Post by account_disabled on Mar 11, 2024 4:34:45 GMT
“Core” circular jobs : include work in renewable energy; waste and repair; and resource management. These include repair technicians, agronomic advisors and materials process operators.
“Enabling” jobs : Provide a layer of support that helps accelerate core jobs, such as equipment engineers, building information managers, and purchasing professionals.
'Indirect' roles: include work in education, logistics and the public sector, including teaching and delivery services.
With these three profiles, Circle Economy proposes the development of the emerging circular labor market to drive growth in these three areas:
1. Continue developing skills
Circular labor training and education France Mobile Number List programs need to be created for the workforce and these must be accessible and inclusive.

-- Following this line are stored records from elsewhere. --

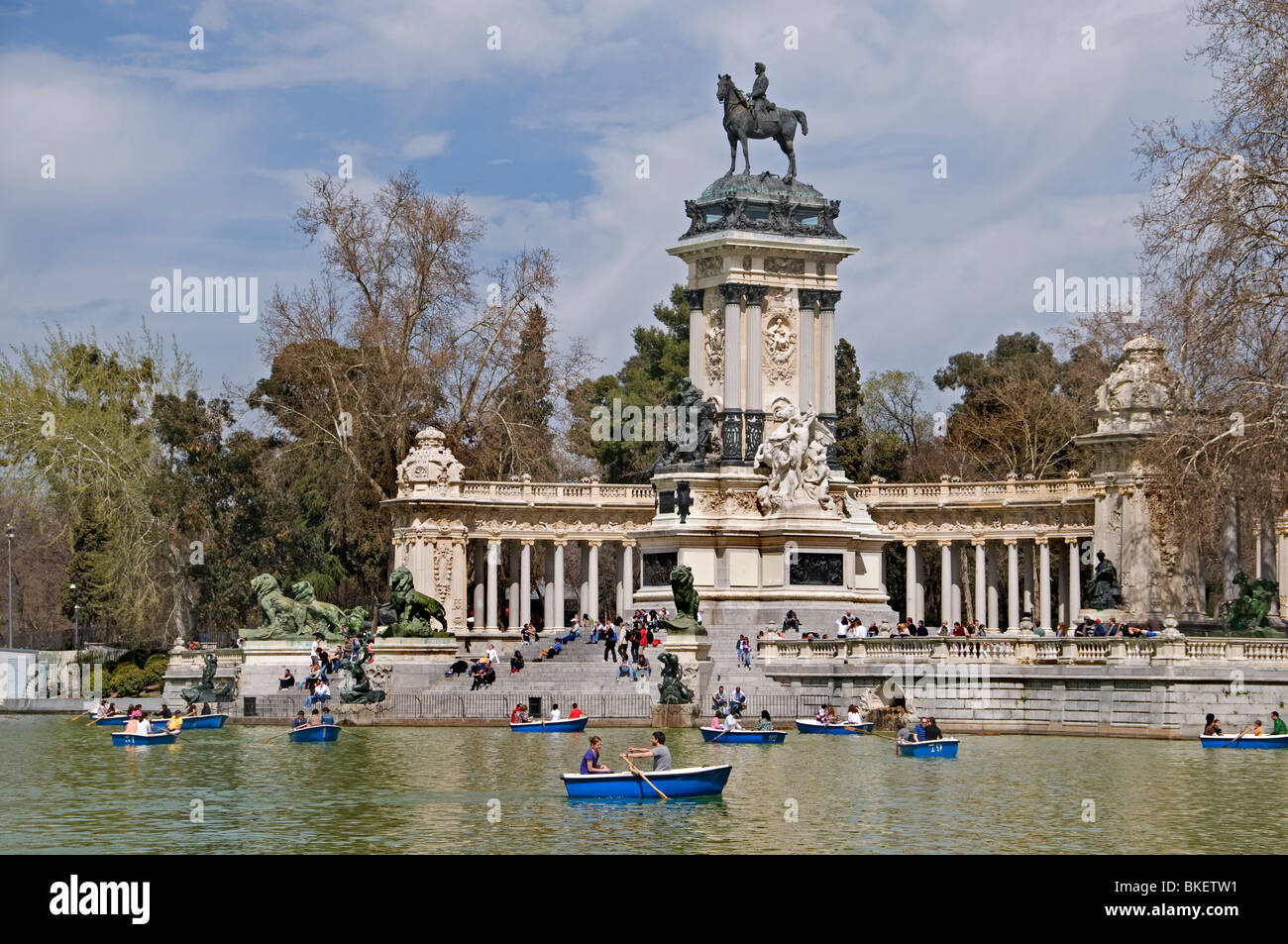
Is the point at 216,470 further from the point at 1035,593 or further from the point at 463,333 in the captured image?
the point at 1035,593

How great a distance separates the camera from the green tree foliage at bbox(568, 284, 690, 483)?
9975 centimetres

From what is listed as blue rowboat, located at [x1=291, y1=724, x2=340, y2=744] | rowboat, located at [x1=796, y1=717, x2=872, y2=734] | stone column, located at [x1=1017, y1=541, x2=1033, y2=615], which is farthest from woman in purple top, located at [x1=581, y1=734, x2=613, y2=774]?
stone column, located at [x1=1017, y1=541, x2=1033, y2=615]

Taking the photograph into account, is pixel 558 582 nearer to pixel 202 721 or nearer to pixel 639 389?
pixel 202 721

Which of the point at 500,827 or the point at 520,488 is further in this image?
the point at 520,488

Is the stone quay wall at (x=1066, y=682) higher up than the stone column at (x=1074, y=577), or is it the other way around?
the stone column at (x=1074, y=577)

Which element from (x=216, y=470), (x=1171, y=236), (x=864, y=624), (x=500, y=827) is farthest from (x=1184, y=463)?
(x=216, y=470)

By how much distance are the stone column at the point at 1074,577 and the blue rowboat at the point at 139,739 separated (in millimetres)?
32928

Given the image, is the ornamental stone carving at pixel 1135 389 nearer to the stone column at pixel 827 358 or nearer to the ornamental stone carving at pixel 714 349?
the stone column at pixel 827 358

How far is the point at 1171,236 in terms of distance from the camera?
52.7 meters

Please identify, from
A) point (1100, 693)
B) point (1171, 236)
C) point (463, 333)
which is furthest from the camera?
point (463, 333)

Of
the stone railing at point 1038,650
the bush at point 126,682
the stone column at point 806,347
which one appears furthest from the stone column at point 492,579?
the stone railing at point 1038,650

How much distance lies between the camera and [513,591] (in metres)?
78.9

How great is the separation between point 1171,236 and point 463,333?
3607cm

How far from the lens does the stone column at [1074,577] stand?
240 ft
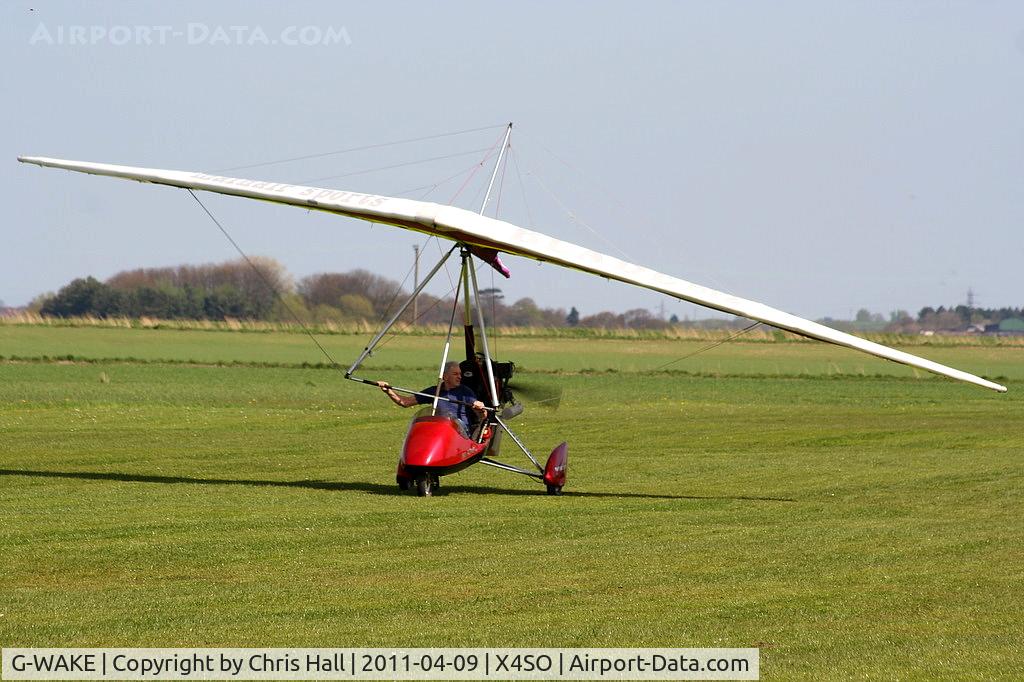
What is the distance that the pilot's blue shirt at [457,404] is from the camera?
52.7 ft

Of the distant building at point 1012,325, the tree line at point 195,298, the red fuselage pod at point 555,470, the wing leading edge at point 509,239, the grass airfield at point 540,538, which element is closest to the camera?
the grass airfield at point 540,538

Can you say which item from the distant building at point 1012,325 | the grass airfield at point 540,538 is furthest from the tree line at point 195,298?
the distant building at point 1012,325

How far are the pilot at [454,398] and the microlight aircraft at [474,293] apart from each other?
75 millimetres

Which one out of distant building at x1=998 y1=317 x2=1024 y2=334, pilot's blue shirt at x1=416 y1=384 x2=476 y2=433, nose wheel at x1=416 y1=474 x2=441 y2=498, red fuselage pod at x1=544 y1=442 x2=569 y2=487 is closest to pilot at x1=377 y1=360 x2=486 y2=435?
pilot's blue shirt at x1=416 y1=384 x2=476 y2=433

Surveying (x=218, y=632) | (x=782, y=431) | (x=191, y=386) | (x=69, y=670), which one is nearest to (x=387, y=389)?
(x=218, y=632)

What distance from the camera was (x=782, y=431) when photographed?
2598 centimetres

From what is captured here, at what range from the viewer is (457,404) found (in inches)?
637

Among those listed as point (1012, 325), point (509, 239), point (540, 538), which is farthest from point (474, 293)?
point (1012, 325)

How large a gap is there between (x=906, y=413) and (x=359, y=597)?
80.7 ft

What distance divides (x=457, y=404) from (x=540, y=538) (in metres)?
4.14

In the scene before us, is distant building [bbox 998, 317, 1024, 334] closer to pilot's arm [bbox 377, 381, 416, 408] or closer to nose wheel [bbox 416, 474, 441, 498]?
pilot's arm [bbox 377, 381, 416, 408]

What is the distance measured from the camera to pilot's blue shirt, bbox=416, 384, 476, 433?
16.1 m

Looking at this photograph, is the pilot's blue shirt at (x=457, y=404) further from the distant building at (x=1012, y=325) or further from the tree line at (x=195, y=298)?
the distant building at (x=1012, y=325)

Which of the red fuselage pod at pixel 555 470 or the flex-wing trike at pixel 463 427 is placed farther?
the red fuselage pod at pixel 555 470
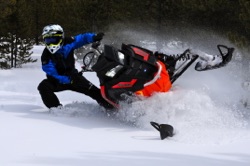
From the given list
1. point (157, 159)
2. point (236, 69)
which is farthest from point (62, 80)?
point (236, 69)

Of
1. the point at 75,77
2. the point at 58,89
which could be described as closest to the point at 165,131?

A change in mindset must reward fields and occupations that help preserve natural resources, overturning conventions and blurring the lines between so-called skilled and unskilled work.
“Soft skills for collaborating across sectors and service-related skills will be as important as hard skills for programming, operating and repairing equipment,” the report says.

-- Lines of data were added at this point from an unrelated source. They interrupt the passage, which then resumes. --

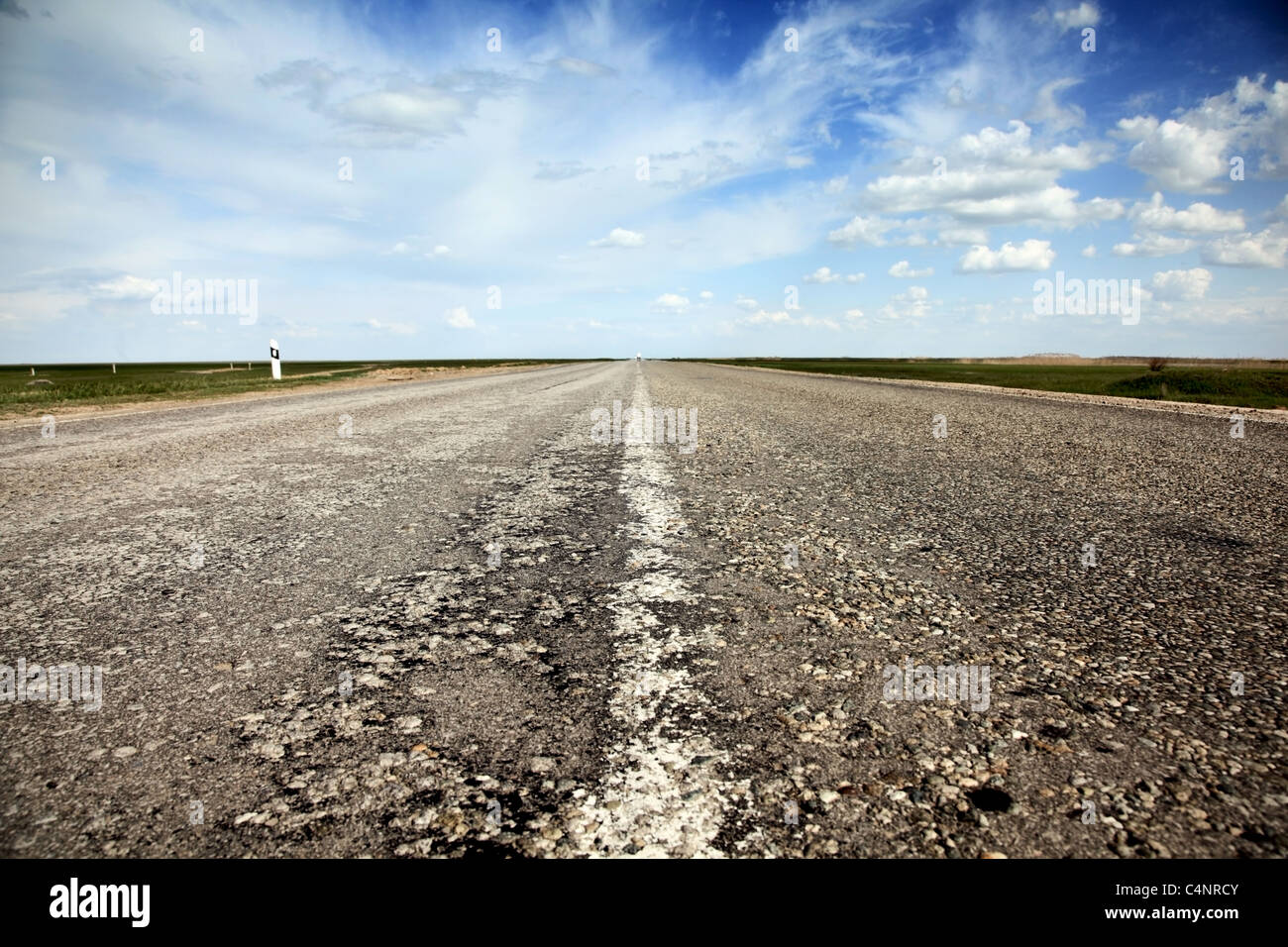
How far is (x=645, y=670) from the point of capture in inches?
111

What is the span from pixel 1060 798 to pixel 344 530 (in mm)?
4758

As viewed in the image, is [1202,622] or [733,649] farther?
[1202,622]

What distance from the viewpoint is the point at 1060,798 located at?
6.57 ft

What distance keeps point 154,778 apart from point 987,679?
10.2ft

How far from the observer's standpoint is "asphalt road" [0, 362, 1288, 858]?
1912 mm

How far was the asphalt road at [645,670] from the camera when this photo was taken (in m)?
1.91
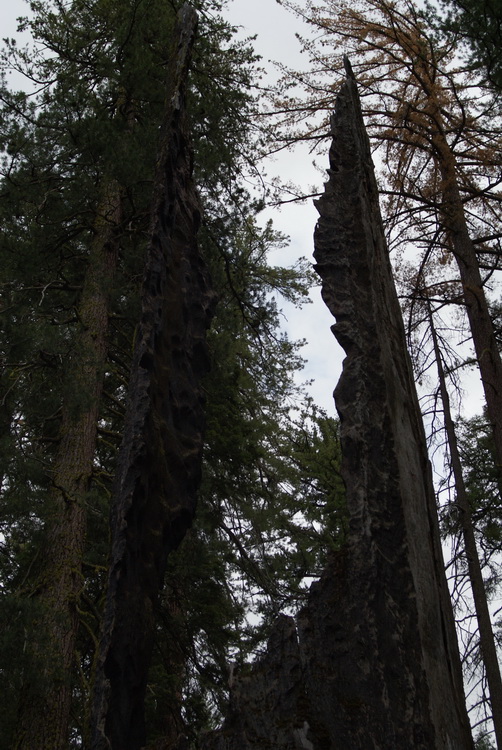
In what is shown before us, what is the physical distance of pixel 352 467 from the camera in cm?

Dufourmont added that crises related to radical forces such as climate change, including the COVID-19 pandemic, make it especially necessary for companies to ensure adaptability and resilience.
When you face a crisis, you need to be able to reorient your workforce in an agile manner. If that workforce has been trained to build a linear type of career path that will cause a lot of difficulties. Developing this ecosystem is a great exercise in talent management,
Dufourmont.
All of this means that learning must become a more circular process than a linear one. Education should be viewed as a lifelong pursuit that allows an individual to evolve over time rather than preparing for a narrow career path.
Additionally, with this, companies will also be able to address skills gaps.
2. Guarantee quality work
Circular jobs must be high quality and safe, with fair wages and job security.
Currently, most labor policies are inadequate. The circular economy suggests that any type of work should pay well, be safe and offer continuous development for the person who does it.
Companies must better value human capital and ingenuity, and allow collective bargaining. Understanding workers' experiences is essential, first by looking at less regulated and nascent sectors, the report notes.